Another thing, which I’ll admit seems a little intimidating to me is, the speeds & feeds. Since I’ve technically not cut anything with this machine before, is the toolpath automatically generated?
a circle with fillet… yeah that’s basically 2.5D. Basically anywhere where you think in “layers” is 2.5D
On subtractive vs additive… When 3D printing, you are adding plastic one layer at a time… while with CNC, you start with a block and remove material (from the top)… e.g. subtractive. Each has their strengths and weaknesses, and I’d suggest starting to really try to think about removing material from the get go… the sooner you get your brain to be there the quicker you feel more “native” in this world.
On speeds and feeds. You will find a billion youtube videos, articles etc about the math to get the perfect S&F etc… But the reality is that you first need to get over the desire to get the “perfect” S&F… there is no such universal thing. And it does not matter!
Every material has a range of S&F that works for that material. Wood has a VERY wide range. Things like polycarbonate or aluminum have a much narrower range. As long as you’re in that range, you get a decent result.
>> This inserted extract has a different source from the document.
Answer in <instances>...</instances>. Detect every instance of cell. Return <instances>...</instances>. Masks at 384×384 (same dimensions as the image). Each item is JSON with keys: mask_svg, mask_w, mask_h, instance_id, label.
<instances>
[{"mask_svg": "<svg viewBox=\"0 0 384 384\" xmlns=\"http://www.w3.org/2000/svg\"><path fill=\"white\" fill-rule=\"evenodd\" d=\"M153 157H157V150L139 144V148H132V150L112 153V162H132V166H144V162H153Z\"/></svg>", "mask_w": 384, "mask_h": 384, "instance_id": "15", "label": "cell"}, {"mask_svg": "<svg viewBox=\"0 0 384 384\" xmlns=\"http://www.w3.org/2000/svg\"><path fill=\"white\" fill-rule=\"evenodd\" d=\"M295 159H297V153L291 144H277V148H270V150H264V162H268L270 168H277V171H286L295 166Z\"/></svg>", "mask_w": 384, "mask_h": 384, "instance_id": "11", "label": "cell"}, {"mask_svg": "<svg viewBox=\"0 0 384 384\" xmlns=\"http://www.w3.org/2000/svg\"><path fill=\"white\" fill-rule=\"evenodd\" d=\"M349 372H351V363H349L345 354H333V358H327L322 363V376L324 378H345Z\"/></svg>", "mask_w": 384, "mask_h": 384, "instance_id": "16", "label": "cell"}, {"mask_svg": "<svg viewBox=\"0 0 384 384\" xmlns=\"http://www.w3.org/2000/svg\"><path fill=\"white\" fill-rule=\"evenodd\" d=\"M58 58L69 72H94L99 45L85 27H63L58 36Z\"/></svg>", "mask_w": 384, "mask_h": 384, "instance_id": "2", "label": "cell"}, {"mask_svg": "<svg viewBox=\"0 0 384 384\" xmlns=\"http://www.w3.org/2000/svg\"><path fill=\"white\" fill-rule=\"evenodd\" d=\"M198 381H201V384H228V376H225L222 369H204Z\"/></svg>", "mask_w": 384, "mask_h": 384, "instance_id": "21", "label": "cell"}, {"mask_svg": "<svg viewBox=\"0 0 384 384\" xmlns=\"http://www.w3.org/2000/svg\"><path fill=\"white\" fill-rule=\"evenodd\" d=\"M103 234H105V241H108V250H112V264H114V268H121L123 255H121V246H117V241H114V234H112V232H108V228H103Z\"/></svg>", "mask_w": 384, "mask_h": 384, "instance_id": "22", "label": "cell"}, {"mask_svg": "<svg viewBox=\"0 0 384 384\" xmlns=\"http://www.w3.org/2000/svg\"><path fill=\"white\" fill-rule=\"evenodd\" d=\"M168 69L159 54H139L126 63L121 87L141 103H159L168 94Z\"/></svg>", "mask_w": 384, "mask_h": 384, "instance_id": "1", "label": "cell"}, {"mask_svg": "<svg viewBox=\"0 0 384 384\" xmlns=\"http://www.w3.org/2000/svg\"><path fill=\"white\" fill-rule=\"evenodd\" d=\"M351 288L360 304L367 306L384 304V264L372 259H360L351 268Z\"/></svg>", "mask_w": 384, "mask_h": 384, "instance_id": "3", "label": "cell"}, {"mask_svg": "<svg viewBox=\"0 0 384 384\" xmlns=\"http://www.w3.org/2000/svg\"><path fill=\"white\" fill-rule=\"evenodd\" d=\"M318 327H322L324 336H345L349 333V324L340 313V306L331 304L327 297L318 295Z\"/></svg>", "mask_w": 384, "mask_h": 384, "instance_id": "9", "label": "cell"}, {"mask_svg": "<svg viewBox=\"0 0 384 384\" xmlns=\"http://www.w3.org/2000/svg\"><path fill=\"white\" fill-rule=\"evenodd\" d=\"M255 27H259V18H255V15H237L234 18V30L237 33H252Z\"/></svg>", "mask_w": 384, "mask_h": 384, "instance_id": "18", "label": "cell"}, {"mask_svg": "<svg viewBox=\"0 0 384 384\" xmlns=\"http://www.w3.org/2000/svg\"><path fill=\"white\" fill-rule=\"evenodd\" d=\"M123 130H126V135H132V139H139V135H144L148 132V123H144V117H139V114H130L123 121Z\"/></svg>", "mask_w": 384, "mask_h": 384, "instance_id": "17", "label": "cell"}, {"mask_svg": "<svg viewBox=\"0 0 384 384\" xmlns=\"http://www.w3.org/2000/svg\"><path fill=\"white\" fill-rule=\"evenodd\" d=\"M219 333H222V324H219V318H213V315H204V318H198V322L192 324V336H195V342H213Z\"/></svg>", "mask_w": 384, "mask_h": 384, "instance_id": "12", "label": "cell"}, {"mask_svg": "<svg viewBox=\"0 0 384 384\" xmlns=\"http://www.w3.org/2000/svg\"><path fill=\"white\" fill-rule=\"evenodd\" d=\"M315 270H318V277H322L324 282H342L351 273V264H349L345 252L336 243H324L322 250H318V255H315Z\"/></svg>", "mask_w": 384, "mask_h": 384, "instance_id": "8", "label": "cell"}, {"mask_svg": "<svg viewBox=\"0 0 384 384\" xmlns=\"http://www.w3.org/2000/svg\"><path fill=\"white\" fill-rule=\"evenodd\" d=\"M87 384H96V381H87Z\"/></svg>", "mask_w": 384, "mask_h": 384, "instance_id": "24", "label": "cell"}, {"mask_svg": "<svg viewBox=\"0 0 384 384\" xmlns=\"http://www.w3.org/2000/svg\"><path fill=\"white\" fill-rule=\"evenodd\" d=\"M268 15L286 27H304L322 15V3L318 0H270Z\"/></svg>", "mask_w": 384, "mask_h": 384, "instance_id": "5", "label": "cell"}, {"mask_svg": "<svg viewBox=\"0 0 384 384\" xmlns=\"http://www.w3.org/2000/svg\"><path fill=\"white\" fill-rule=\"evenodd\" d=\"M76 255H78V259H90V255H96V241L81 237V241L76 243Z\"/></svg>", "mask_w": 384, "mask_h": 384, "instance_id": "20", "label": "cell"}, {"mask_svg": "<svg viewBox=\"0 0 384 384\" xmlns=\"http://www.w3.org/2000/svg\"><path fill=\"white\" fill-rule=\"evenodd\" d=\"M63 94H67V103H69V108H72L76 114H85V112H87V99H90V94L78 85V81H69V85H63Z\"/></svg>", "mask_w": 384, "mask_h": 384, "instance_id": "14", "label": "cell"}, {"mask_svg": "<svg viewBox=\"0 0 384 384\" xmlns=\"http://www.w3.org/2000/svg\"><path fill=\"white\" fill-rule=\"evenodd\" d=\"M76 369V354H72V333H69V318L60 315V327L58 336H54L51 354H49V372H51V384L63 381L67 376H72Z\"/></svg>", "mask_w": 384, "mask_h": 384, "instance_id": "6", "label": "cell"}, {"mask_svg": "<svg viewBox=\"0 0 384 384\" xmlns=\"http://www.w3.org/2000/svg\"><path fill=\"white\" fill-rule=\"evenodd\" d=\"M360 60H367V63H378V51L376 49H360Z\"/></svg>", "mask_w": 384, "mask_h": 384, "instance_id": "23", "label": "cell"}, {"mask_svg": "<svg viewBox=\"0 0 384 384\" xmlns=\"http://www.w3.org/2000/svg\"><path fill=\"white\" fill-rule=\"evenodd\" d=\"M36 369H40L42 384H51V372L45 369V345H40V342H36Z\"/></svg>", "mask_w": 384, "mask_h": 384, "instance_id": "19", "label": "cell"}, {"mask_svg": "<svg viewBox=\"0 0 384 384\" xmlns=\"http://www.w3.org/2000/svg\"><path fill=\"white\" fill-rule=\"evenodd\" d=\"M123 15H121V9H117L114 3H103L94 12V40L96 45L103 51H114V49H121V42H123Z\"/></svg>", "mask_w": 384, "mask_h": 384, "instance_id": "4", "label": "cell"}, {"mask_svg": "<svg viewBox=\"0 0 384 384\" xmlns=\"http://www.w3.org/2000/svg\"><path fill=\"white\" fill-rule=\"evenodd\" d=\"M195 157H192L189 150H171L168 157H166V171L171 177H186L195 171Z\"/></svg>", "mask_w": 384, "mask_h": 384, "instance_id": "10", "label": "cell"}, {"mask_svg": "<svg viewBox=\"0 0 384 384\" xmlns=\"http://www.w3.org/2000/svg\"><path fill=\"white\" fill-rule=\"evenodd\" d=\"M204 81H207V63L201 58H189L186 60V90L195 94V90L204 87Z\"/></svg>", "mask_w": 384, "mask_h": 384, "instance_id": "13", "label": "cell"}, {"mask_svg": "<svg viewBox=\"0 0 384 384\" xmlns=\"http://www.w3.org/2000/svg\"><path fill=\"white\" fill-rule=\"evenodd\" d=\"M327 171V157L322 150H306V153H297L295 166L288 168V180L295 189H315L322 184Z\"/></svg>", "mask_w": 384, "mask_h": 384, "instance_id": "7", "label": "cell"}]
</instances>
Typically the high speed end of the range gets you great cut times, but at the price of a bit of cut quality… while at the low end you may end up taking a LOT of time (and if you go TOO low you can get some burn marks on your work). With that said, when you’re not sure, it’s almost never wrong to just start conservatively low. Carbide Create comes with a set of reasonable “middle of the pack” S&F built in so you could just pick those (or even go a little lower). This lets you focus on the design, not the “hard” S&F.
My C3D compact router has only 1 collet nut. So, the stop button and a single wrench are all I can do.
If I only insert the bit to the depth of the collet then on some longer bits, even #201 I have to lower the sweepy mount down so far that the clamp is holding only on one screw. Is that your experience as well? I have been trying to have the sweepy brushes down to about 1/8” above the end of the bit. Maybe that is too low.